研究課題/領域番号 |
25463486
|
研究機関 | 東京医療保健大学 |
研究代表者 |
橋本 美幸 東京医療保健大学, 看護学部, 准教授 (70513183)
|
研究期間 (年度) |
2013-04-01 – 2017-03-31
|
キーワード | 子育て支援 / 訪問者育成 / 家庭訪問 / 祖母 / マニュアル / 訪問員支援 |
研究実績の概要 |
母親とその実母・義母(以下、祖母)間で円滑な子育て支援の授受が、行われるための支援の示唆を得ることを目的としたインタビュー調査の分析を行った。祖母が行った支援と母親が受けた支援に対する認識の相違は、実質支援、情緒支援では無かったが、情報支援では異なっていた。母親は祖母の情報支援を子育ての“コツ”として、よい情報支援として受け止めていた。しかしながら、祖母は自分の子育てを昔の経験と考え、母親に押し付けないように気遣いをしていた。この点で、両者での認識の違いが認められた。 祖母支援の特徴として、「ずっと一緒にいてくれる」支援、「母親の時間を作ってくれる」支援、「母親や子どもを大事に思っていることを感じさせてくれる」支援などが挙げられた。これらは、専門職には難しい支援であり、祖母による母親への支援の有用性が示された。 子育て支援の授受の際に生じる母親と祖母のストレス要因については、以下ものが挙げられた。

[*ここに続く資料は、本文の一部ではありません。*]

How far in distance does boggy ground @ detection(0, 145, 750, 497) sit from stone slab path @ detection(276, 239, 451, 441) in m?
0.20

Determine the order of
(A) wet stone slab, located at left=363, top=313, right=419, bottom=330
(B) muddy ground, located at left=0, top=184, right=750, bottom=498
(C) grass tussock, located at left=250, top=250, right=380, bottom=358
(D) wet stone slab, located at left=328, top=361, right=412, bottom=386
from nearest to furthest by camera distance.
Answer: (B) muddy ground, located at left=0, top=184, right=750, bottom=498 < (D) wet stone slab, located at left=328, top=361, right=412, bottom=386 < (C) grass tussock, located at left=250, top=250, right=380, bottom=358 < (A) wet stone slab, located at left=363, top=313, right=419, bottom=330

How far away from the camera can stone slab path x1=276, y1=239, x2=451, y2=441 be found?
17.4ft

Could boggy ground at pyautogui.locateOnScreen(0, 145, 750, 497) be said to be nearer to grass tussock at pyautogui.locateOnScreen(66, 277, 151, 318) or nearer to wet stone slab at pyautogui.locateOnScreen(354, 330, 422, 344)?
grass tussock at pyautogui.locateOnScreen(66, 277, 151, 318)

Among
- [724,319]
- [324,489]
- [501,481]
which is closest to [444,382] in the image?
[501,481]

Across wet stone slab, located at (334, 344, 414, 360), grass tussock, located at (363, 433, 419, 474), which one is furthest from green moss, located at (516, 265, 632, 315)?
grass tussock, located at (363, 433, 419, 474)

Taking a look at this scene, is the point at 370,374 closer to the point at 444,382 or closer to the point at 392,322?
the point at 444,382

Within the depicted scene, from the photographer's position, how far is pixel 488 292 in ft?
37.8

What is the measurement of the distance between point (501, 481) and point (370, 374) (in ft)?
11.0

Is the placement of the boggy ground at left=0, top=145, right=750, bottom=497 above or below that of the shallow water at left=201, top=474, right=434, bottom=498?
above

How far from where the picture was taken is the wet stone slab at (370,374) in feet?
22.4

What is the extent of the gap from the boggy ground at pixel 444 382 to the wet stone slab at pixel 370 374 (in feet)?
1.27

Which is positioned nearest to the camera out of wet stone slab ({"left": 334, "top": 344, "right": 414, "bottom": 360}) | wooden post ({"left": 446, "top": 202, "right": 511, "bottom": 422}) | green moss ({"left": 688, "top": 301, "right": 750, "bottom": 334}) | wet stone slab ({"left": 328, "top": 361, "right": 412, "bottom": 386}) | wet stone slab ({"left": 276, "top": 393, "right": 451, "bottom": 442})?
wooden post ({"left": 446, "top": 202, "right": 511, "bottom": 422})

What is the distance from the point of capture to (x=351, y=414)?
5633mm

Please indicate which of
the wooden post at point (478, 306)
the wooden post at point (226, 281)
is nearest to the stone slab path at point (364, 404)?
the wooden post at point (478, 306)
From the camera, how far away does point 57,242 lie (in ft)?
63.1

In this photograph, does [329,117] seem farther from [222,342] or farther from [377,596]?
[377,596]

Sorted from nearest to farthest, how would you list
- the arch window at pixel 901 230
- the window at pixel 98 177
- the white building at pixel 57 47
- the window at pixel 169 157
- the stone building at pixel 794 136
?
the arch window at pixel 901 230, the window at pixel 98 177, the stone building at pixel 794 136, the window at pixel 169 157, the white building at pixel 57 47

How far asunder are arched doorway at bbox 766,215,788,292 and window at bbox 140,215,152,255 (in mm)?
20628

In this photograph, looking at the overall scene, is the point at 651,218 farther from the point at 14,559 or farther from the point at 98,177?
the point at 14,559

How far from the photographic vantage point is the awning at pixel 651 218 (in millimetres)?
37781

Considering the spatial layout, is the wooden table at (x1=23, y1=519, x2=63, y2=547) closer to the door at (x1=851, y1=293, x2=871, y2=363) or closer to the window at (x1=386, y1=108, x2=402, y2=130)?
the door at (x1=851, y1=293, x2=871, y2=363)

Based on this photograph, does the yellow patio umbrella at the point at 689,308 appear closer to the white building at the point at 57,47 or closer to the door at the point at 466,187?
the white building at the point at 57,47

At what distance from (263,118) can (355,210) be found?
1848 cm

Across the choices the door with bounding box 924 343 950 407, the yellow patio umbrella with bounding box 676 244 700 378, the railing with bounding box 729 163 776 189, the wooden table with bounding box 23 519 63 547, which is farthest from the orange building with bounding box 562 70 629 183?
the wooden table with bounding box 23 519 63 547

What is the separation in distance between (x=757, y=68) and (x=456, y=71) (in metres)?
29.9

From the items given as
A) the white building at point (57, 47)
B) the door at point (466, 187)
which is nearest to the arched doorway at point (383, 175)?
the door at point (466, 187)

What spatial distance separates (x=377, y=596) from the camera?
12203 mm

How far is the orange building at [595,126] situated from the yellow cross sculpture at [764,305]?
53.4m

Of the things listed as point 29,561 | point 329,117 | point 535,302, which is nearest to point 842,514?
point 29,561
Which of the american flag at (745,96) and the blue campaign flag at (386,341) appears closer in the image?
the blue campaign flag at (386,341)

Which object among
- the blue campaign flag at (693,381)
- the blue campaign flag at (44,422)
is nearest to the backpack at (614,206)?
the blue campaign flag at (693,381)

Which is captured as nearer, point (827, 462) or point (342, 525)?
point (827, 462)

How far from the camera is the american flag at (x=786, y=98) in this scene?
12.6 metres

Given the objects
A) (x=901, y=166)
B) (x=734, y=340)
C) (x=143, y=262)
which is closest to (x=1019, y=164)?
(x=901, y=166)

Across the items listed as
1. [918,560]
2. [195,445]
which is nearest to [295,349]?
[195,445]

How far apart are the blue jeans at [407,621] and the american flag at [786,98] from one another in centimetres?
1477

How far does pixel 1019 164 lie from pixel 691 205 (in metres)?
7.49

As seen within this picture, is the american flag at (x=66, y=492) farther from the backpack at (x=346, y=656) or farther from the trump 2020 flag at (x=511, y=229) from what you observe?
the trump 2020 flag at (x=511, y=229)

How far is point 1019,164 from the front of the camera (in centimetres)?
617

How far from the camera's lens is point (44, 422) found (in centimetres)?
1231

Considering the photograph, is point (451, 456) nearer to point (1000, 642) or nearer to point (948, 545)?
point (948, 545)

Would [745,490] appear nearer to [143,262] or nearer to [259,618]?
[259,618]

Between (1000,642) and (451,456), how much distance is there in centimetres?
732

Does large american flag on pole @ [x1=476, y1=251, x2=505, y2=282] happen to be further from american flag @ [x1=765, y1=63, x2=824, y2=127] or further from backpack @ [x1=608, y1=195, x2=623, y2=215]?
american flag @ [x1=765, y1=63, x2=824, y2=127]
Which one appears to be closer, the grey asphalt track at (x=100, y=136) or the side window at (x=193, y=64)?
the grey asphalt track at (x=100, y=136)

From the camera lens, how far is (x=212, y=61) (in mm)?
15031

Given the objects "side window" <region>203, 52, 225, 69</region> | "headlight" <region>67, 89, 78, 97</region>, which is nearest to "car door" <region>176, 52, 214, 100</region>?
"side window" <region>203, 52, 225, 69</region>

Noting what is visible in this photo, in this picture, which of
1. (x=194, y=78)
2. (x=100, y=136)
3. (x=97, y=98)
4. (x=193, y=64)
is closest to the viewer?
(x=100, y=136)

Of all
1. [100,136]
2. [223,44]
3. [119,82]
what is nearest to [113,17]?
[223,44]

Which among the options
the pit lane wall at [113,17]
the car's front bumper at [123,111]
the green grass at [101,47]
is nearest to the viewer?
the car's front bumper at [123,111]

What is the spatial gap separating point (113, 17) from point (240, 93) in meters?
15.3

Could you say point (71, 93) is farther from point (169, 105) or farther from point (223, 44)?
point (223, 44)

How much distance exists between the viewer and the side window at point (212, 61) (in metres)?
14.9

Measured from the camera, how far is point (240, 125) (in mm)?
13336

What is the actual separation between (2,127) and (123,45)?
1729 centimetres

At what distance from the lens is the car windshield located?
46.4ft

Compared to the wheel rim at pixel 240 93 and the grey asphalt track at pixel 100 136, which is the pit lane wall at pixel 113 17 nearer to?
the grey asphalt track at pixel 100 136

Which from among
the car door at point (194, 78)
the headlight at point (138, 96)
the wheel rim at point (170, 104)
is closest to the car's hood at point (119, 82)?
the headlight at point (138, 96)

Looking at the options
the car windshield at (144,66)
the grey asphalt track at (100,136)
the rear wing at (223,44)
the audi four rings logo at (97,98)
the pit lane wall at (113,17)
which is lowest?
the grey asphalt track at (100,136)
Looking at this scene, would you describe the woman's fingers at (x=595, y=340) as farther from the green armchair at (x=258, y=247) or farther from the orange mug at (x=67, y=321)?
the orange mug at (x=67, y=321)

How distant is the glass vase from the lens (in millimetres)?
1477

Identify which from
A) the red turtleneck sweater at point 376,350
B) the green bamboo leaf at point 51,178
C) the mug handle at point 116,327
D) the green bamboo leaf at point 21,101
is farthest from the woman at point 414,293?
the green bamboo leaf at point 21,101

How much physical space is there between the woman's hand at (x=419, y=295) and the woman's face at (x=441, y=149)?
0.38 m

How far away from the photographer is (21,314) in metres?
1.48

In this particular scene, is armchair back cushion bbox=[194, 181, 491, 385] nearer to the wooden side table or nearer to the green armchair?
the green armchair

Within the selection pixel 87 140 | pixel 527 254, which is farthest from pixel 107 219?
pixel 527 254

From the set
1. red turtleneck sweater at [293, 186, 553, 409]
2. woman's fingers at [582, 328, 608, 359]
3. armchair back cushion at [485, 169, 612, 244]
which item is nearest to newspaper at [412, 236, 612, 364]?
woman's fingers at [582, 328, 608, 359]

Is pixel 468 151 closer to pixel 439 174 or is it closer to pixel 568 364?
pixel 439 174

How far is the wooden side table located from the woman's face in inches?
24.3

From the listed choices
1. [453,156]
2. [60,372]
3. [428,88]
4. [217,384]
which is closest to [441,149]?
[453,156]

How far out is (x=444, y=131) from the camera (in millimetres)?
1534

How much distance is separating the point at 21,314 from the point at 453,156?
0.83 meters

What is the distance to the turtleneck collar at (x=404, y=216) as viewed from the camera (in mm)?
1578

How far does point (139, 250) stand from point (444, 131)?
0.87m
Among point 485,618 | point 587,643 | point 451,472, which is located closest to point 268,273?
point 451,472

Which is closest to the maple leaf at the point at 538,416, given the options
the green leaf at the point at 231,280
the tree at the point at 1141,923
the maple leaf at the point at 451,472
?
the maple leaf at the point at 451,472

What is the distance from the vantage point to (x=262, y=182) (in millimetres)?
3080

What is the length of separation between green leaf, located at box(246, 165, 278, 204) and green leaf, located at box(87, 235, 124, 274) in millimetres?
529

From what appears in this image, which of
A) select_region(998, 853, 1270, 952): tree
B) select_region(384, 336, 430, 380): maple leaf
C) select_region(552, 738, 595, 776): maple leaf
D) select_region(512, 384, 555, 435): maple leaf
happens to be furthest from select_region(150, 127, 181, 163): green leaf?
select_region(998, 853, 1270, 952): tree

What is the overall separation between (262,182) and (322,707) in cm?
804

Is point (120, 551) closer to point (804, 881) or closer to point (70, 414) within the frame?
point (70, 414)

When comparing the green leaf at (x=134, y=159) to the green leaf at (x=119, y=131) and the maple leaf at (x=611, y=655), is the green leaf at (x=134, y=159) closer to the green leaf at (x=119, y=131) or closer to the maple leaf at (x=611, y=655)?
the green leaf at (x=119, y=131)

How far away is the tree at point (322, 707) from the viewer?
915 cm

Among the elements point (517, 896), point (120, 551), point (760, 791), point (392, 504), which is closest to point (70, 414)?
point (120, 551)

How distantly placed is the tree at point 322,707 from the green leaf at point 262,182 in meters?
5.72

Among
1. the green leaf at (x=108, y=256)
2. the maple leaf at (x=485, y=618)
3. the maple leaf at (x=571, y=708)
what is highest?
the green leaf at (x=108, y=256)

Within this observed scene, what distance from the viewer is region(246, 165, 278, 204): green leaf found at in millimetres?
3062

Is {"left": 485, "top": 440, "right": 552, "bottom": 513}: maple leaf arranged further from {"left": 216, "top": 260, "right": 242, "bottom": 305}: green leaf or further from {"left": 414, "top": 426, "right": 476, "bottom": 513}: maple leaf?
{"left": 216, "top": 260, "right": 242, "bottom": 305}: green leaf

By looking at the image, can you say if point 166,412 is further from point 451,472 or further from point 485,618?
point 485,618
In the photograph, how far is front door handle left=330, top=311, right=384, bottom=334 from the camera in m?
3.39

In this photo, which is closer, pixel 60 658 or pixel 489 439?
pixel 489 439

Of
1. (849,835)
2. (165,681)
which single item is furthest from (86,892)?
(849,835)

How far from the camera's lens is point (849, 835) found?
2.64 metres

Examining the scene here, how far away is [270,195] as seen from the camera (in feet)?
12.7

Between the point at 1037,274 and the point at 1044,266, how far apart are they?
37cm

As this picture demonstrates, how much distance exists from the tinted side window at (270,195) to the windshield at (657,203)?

母親がよかったと感じていた支援の仕方は【実地練習型】、【伝授型】、【解決型】、【尊重型】、母親が嫌だったと感じていた支援の仕方は、強い口調、意見の押し付け、決めつけたことを言うなどの【押し付け型】支援であった。母親は支援内容よりも祖母の支援の仕方でストレスを感じていたと考えられた。祖母では、母親が自分を頼り、いつまでも自立しないことや母親の子どもとの向き合い方に疑問を感じていた。これらを両者のストレス要因の一つとして明らかにできた。 以上の結果から①祖母が行う子育て支援の特徴とその有用性、②祖母の情報支援の有用性、③母親への支援の仕方、等の説明が、専門職が行える母親と祖母への具体的な情報支援として考えられた。 母親の子育て支援ネットワークを構築していくうえで、家族を取り込むことの必要性が明確化でき、訪問員には母親とその家族を含めた支援を行う能力が求められることが示唆された。
|
現在までの達成度 (区分) |
現在までの達成度 (区分)
3: やや遅れている
理由
達成度の詳細は、調査Ⅰは終了している。調査Ⅱは遅れている。調査Ⅲについては、予備調査を行い結果の発表準備中であり、予定よりやや進んでいる。これらを総合的に評価するとやや遅れている。 この理由は、2014年度に大学を移動し、研究環境が大きく変化したこと、新しい大学においてカリキュラム変更に伴う業務と教育業務が前の大学と比べ、大幅に増えたことから研究のための時間を確保することが難しかったためである。
|
今後の研究の推進方策 |
昨年度は、調査に協力してくれる団体があったことから調査Ⅲの予備調査(訪問者のスーパービジョンの効果)を先に実施した。今年度は、調査Ⅱの家庭訪問の効果評価の結果の統合・分析を進めていく予定である。分析が終了している調査Ⅰの結果と合わせて、家庭訪問のマニュアル作成に向けた情報整理を研究計画通りに進めていく予定である。 研究を遂行する上での問題点は、今年度も学内業務と教育業務が多く、研究を遂行するための十分な時間を捻出できない可能がある。これについては、データを整理するための業者や研究を補助してくれる人の雇用を検討していく予定である。
|
次年度使用額が生じた理由 |
研究環境が変わり研究を積極的に進めることができなかったこと、調査Ⅰの分析と調査Ⅲの予備調査の研究協力者との打ち合わせの主な手段がメールと電話となり、計上していた会議費、交通費を使用しなかったことが挙げられる。また、調査Ⅲの調査協力者への謝礼が必要なかったこと、以上が、次年度使用額が生じた主な理由である。
|
次年度使用額の使用計画 |
今年度は、調査データの入力や整理については業者を利用したり、研究を進めるために積極的に人を雇用すること考えており、そのための人件費に助成金を使用していく予定である。前科研費で購入した携帯用のパーソナルコンピューターに不具合が見られるため、これを新たに購入する予定である。